Understanding Tuple Timestamps and Out-of-Order Tuples
By default, window calculations are performed based on the processing timestamp. The timestamp tracked in each window is the time when the tuple is processed by the bolt.
Storm can also track windows by source-generated timestamp. This can be useful for processing events based on the time that an event occurs, such as log entries with timestamps.
The following example specifies a source-generated timestamp field. The value for
fieldName
is retrieved from the incoming tuple, and then
considered for use in windowing calculations.
When this option is specified, all tuples are expected to contain the timestamp field.
/** * Specify the tuple field that represents the timestamp as a long value.
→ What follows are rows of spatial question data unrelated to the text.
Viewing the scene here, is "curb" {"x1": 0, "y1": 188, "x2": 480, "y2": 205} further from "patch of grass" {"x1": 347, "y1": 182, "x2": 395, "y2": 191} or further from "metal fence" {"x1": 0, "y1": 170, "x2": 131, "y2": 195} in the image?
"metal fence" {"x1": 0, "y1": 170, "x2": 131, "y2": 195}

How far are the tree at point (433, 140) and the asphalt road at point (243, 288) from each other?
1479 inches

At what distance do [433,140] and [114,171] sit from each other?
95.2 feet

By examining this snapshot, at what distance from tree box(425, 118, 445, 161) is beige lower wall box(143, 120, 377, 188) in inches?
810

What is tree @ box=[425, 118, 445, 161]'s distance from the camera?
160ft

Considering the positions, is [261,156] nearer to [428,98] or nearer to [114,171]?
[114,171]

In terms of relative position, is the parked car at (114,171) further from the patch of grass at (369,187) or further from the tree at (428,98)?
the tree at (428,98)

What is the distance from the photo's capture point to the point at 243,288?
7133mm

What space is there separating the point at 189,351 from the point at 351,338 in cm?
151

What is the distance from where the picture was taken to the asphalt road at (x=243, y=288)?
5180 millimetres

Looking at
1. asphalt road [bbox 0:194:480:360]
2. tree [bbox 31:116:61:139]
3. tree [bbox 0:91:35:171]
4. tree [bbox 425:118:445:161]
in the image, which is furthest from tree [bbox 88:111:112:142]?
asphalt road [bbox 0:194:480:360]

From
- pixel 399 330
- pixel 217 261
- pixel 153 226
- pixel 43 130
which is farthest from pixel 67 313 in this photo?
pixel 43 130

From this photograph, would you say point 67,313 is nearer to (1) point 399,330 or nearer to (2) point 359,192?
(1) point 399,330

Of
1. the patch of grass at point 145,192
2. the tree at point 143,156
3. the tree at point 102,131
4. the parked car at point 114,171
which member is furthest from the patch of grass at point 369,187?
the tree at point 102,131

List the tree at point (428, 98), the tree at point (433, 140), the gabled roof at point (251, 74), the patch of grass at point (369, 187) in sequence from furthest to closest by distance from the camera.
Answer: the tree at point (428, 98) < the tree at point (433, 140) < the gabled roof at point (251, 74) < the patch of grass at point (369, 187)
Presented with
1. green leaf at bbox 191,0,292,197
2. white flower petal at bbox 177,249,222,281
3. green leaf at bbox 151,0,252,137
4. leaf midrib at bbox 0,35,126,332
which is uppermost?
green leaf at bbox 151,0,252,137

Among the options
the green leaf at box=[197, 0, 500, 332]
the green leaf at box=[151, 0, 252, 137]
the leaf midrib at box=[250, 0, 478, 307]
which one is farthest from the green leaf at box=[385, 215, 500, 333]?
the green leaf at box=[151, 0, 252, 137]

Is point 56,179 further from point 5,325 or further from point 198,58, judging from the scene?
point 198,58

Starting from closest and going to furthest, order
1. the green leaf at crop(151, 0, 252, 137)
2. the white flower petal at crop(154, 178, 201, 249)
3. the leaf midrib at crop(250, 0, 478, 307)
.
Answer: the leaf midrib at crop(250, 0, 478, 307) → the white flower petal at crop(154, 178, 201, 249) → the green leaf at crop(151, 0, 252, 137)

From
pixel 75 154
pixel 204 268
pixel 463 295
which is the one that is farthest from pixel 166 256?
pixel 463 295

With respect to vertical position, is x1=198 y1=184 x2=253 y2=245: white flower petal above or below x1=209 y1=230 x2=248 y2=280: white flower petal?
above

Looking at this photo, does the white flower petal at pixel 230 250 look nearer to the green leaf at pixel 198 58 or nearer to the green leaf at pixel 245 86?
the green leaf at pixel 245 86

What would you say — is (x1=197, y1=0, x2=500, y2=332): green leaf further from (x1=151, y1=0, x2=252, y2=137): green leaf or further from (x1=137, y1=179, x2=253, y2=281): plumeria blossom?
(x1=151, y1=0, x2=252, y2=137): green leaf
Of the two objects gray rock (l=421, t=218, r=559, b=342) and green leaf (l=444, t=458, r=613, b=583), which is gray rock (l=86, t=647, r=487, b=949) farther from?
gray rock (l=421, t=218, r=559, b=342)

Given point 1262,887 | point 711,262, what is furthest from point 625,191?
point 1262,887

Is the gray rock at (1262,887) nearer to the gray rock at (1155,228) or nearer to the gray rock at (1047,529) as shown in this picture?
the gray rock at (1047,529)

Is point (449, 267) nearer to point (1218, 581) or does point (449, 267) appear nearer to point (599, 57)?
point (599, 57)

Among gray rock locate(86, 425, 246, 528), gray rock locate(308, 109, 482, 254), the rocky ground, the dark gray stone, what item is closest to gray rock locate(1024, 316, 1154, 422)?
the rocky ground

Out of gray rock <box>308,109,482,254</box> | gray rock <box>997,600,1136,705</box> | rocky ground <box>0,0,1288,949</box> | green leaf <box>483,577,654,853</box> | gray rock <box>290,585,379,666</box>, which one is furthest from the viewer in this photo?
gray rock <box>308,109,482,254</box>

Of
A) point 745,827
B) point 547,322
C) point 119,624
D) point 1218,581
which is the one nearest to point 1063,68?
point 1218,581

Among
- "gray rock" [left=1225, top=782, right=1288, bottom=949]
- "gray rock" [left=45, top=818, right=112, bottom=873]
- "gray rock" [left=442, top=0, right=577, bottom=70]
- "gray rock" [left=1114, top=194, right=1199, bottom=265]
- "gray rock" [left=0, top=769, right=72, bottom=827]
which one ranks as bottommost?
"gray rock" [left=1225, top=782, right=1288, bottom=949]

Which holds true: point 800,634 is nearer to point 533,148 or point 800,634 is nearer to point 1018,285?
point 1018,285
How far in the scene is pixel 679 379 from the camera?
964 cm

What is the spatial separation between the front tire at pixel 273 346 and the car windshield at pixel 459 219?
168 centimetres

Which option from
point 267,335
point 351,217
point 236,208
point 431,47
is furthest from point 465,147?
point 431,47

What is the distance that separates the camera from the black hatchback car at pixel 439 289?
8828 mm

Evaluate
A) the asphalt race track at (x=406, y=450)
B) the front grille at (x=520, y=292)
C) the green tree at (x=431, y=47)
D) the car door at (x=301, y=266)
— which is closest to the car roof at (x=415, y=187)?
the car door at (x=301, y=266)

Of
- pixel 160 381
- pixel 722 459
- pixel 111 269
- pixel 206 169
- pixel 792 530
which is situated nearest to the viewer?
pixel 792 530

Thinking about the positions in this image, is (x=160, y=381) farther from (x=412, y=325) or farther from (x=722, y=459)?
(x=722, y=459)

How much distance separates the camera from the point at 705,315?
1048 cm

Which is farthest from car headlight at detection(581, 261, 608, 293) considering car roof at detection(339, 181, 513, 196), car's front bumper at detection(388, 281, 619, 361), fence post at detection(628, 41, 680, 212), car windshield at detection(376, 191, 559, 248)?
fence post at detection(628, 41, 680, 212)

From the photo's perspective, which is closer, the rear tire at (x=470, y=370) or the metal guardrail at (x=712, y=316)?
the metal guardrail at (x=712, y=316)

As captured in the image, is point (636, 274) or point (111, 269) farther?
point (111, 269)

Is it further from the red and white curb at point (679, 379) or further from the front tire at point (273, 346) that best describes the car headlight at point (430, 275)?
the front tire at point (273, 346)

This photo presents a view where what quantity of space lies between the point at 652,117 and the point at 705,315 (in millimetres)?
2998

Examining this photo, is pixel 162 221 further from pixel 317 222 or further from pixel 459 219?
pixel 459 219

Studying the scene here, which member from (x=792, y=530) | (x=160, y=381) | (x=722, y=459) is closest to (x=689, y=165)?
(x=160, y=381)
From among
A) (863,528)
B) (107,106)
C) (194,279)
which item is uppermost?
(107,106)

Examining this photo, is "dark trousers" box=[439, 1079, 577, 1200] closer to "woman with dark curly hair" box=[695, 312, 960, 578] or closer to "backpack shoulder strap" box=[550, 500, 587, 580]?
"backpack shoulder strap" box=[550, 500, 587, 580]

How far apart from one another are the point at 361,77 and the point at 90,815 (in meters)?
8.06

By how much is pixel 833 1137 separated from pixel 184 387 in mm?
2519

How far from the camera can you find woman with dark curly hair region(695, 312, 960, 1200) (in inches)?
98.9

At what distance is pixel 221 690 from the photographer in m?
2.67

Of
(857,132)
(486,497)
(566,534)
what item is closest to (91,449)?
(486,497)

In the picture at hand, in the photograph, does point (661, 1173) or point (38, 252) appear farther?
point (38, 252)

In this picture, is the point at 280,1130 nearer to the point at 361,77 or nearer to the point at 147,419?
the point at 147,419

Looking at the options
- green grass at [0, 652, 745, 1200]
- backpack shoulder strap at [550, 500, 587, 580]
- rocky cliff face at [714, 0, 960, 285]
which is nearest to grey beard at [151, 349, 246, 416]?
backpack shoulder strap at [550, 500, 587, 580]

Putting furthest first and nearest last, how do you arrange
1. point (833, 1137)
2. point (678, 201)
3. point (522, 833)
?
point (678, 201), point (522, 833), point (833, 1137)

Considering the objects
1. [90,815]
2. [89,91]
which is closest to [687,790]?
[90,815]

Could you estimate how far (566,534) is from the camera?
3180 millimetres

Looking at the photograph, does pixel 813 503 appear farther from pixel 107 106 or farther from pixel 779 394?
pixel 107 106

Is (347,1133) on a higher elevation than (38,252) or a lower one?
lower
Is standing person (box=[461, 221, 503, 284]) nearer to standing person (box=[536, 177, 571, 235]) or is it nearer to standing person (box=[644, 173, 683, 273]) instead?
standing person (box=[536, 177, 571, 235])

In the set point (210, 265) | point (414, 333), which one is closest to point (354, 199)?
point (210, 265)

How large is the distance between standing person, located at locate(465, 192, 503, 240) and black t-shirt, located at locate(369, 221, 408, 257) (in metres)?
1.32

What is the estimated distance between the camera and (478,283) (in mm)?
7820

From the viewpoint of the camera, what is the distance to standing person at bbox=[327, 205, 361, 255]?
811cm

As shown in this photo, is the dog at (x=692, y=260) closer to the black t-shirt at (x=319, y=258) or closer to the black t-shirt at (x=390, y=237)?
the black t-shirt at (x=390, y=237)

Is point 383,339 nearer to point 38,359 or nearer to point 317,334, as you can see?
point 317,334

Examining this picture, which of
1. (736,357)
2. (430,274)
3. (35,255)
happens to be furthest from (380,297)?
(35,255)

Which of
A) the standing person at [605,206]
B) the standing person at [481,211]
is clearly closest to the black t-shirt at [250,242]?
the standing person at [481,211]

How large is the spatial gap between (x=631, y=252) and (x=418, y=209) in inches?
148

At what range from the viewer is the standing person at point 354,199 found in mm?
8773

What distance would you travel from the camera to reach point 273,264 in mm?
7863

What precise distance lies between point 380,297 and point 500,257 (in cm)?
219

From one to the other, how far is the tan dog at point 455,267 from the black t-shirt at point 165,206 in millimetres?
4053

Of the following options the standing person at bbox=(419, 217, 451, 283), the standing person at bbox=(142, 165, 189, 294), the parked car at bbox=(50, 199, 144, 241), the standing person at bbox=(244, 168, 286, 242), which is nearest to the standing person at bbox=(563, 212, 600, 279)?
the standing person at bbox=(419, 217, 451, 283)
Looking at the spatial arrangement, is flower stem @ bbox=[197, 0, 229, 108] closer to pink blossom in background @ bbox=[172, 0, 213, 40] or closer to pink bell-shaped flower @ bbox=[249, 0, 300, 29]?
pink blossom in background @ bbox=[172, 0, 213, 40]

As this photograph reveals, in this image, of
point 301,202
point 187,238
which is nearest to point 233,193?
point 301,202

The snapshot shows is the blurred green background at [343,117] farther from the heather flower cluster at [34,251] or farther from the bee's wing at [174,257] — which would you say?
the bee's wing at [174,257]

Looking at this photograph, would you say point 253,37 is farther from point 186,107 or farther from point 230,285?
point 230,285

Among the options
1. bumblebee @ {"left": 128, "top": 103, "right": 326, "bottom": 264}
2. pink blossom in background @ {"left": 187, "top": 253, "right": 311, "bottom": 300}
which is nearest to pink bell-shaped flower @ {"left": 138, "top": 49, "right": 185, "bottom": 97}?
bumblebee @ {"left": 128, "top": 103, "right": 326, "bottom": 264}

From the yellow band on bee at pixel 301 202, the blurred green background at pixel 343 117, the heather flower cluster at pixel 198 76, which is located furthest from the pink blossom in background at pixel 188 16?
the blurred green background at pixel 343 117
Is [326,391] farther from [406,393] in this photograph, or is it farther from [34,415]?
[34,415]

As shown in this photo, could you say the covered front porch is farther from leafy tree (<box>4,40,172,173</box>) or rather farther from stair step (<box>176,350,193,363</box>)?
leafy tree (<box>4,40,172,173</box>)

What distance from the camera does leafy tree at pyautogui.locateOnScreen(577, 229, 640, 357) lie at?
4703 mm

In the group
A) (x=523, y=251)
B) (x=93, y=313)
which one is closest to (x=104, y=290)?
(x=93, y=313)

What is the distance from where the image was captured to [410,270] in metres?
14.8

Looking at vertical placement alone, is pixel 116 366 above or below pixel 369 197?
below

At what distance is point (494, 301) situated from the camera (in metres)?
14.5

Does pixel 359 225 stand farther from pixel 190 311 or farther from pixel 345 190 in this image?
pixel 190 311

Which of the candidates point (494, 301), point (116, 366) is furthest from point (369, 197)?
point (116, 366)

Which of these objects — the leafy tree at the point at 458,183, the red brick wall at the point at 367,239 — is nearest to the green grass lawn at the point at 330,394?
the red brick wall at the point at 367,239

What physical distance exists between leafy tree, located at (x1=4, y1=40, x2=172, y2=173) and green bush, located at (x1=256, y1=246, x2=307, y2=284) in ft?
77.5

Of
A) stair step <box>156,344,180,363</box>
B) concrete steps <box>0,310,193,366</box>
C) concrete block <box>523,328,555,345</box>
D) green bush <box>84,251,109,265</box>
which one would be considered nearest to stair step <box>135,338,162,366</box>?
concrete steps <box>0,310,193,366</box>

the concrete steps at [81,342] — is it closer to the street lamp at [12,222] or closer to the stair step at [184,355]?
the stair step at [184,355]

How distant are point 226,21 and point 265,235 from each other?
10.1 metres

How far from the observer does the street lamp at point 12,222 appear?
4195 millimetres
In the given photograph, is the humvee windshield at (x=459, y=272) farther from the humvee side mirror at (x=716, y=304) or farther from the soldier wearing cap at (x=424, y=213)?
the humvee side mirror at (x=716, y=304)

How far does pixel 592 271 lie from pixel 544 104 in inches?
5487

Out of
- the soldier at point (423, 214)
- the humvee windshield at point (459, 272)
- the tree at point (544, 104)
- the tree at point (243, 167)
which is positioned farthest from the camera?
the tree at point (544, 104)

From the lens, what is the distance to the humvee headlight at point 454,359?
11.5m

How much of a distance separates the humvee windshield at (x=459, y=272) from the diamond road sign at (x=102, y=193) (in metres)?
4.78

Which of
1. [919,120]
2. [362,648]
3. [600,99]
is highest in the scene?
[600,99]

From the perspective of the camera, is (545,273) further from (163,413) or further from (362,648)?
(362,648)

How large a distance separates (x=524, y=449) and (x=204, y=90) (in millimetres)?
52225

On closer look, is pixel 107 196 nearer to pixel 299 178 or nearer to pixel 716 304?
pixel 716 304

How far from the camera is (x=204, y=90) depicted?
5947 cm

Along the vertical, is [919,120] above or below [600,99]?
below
If this field * is not present in the incoming tuple, an {@link IllegalArgumentException} will be thrown. * * @param fieldName the name of the field that contains the timestamp */ public BaseWindowedBolt withTimestampField(String fieldName)
Note: If the timestamp field is not present in the tuple, an exception is thrown and the topology terminates. To resolve this issue, remove the erroneous tuple manually from the source (such as Kafka), and then restart the topology.
In addition to using the timestamp field to trigger calculations, you can specify a time lag parameter that indicates the maximum time limit for tuples with out-of-order timestamps:
/** * Specify the maximum time lag of the tuple timestamp in millis. The tuple timestamps * cannot be out of order by more than this amount. * * @param duration the max lag duration */ public BaseWindowedBolt withLag(Duration duration)
For example, if the lag is five seconds and tuple t1 arrives with timestamp 06:00:05, no tuples can arrive with tuple timestamps earlier than 06:00:00. If a tuple arrives with timestamp 05:59:59 after t1 and the window has moved past t1, the tuple is considered late and is not processed; late tuples are ignored and are logged in the worker log files at the INFO level.